How do I write this more general version of `Control.Monad.Writer.censor`?

Question

The standard Control.Monad.Writer.censor is dual to the standard Control.Monad.Reader.local, with censor modifying the writer state after the computation and local modifying the reader state before the computation:

censor :: (w -> w) -> Writer w a -> Writer w a
local  :: (r -> r) -> Reader r a -> Reader r a

However, the Reader and Writer monads are not entirely symmetric. Namely, a writer computation produces a result, in addition to a writer state, and I'm trying to write an alternative version of censor that takes advantage of this asymmetry. I want to write a function

censorWithResult :: (a -> w -> w) -> Writer w a -> Writer w a

which takes a transformer of type a -> w -> w that receives the result of the computation in addition to the writer state. I don't see how to write this function using tell, listen, and pass.

The precise behavior I expect of censorWithResult is that if

ma :: Writer w a
f  :: a -> w -> w

and

runWriter ma = (r , y)

then

runWriter (censorWithResult f ma) = (r , f r y)

whereas

runWriter (censor g ma) = (r , g y)

when g :: w -> w.

Example

This shouldn't be necessary to understand the question, but here's a simplified version of the motivating example:

import Control.Applicative
import Control.Monad.Writer

-- Call-trace data type for functions from 'Int' to 'Int'.
--
-- A 'Call x subs r' is for a call with argument 'x', sub calls
-- 'subs', and result 'r'.
data Trace = Call Int Forest Int
type Forest = [Trace]

-- A writer monad for capturing call traces.
type M a = Writer Forest a

-- Recursive traced negation function.
--
-- E.g. we expect that
--
--   runWriter (t 2) = (-2 , Call 2 [Call 1 [Call 0 [] 0] -1] -2)
t , n :: Int -> M Int
t x = trace n x
n x = if x <= 0 then pure 0 else subtract 1 <$> t (x - 1)

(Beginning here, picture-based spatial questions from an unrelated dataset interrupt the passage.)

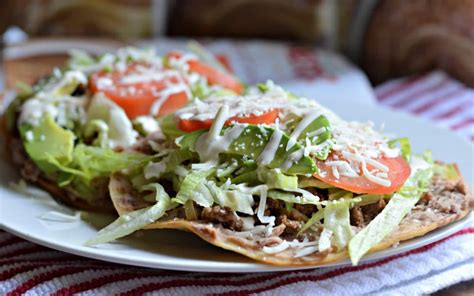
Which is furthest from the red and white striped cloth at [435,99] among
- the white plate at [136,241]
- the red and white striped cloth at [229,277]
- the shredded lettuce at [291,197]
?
the shredded lettuce at [291,197]

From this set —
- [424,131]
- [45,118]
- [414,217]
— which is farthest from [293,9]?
[414,217]

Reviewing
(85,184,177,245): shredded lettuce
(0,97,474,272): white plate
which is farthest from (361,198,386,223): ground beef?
(85,184,177,245): shredded lettuce

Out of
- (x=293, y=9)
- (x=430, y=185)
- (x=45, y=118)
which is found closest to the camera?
(x=430, y=185)

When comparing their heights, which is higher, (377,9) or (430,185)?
(430,185)

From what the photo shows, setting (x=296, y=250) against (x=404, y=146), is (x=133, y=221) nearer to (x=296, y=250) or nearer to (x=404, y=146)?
(x=296, y=250)

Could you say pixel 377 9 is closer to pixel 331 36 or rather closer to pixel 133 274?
pixel 331 36

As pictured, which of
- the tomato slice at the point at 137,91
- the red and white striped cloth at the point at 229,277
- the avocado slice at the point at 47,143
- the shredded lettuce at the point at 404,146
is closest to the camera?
the red and white striped cloth at the point at 229,277

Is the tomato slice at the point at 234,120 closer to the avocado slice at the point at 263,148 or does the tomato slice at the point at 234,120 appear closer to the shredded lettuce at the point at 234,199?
the avocado slice at the point at 263,148
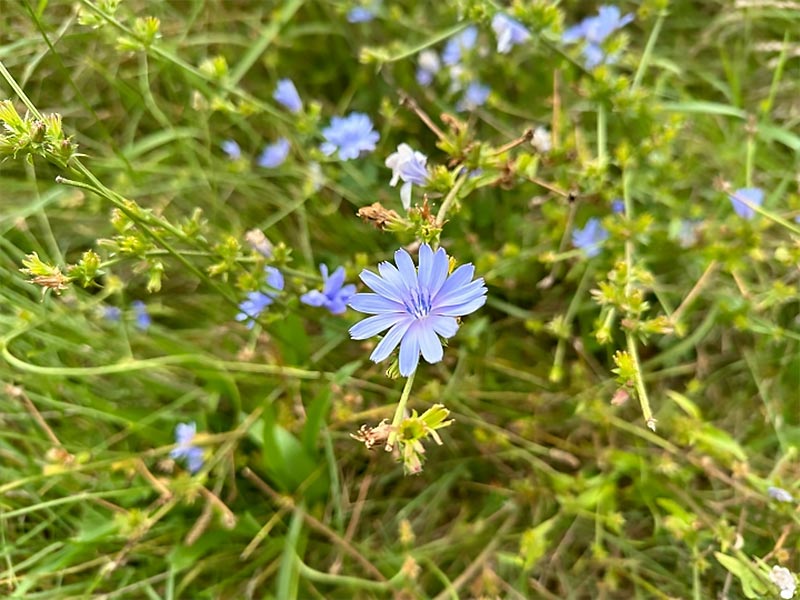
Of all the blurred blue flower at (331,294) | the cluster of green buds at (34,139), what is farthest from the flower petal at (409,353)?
the cluster of green buds at (34,139)

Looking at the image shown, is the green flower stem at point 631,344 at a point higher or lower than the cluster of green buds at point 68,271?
lower

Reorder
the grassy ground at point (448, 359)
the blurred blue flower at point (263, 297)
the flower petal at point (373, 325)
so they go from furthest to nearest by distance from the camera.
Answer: the grassy ground at point (448, 359) < the blurred blue flower at point (263, 297) < the flower petal at point (373, 325)

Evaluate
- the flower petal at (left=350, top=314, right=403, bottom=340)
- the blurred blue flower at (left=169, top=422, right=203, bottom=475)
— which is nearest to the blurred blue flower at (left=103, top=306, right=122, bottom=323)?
the blurred blue flower at (left=169, top=422, right=203, bottom=475)

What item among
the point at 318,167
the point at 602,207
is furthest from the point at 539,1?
the point at 318,167

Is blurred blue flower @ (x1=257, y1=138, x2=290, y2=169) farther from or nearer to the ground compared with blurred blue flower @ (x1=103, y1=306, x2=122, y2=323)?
farther from the ground

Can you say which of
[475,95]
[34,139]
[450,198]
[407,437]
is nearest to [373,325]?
[407,437]

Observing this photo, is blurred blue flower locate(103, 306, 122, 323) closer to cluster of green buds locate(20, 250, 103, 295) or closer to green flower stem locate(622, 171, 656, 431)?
cluster of green buds locate(20, 250, 103, 295)

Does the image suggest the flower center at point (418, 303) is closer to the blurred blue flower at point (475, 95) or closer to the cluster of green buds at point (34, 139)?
the cluster of green buds at point (34, 139)
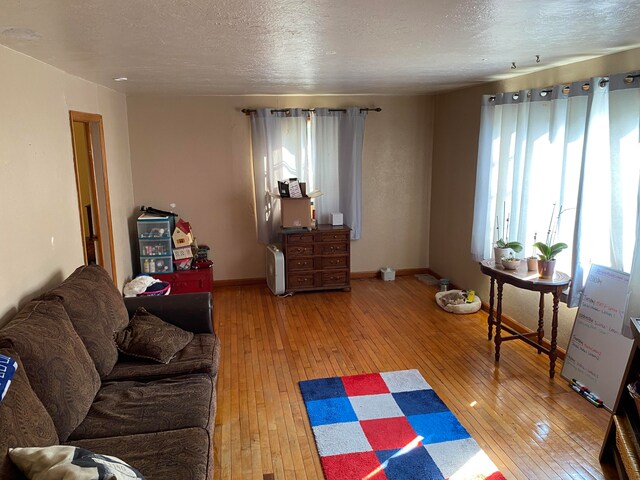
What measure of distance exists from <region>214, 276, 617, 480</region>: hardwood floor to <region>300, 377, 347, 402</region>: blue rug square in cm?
7

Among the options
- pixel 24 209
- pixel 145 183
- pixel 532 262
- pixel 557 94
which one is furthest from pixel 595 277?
pixel 145 183

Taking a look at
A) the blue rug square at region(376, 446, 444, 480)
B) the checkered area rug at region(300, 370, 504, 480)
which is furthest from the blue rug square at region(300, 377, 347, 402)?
the blue rug square at region(376, 446, 444, 480)

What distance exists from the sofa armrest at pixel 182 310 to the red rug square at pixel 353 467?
50.5 inches

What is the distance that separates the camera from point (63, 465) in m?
1.62

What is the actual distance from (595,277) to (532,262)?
483mm

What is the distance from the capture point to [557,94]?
370 centimetres

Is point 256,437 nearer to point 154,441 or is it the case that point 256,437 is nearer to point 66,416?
point 154,441

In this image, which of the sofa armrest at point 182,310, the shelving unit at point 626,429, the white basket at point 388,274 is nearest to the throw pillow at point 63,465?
the sofa armrest at point 182,310

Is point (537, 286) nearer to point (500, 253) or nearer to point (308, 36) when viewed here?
point (500, 253)

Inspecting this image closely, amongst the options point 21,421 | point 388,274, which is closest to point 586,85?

trace :: (Int -> M Int) -> (Int -> M Int)
trace h x = do
  censorWithResult (\r subs -> [Call x subs r]) (h x)

-- The idea is that if 'ma :: Writer w a' and 'runWriter ma = (r , y)'
-- then 'runWriter (censorWithResult f ma) = (r , f r y)'. I.e.,
-- 'censorWithResult' is like 'Control.Monad.Writer.censor', except it
-- has access to the result of the 'Writer' computation, in addition
-- to the written data.
censorWithResult :: (a -> w -> w) -> Writer w a -> Writer w a
censorWithResult = undefined

Answer 1

The precise behavior I expect of censorWithResult is that if

ma :: Writer w a
f  :: a -> w -> w

and

runWriter ma = (r , y)

then

runWriter (censorWithResult f ma) = (r , f r y)

Okay, let's do that, then. The only thing you need to know is that writer is a left inverse for runWriter. Then we get the following chain of equalities, first by appling writer to both sides, then by eliminating the left inverse.

        runWriter (censorWithResult f ma)  =        (r, f r y)
writer (runWriter (censorWithResult f ma)) = writer (r, f r y)
                   censorWithResult f ma   = writer (r, f r y)

The only thing we need to do now is plug in your equation runWriter ma = (r, y):

censorWithResult f ma = let (r, y) = runWriter ma in writer (r, f r y)

Ain't equational reasoning grand?

Answer 2

If we are allowed to use only tell, pass and listen, the only function that is able to access output is

-- | `pass m` is an action that executes the action `m`, which returns a value
-- and a function, and returns the value, applying the function to the output. 
pass :: (MonadWriter w m) => m (a, w -> w) -> m a

So for censorWithResult, we need to partially apply a given function of type a -> w -> w to get w -> w and handle it to pass. This can be accomplished as

censorWithResult :: (MonadWriter w m) => (a -> w -> w) -> m a -> m a
censorWithResult f m = pass $ do
    a <- m
    return (a, f a)

The action inside pass executes the given action, partially applies f to it and pass then modifies the output accordingly.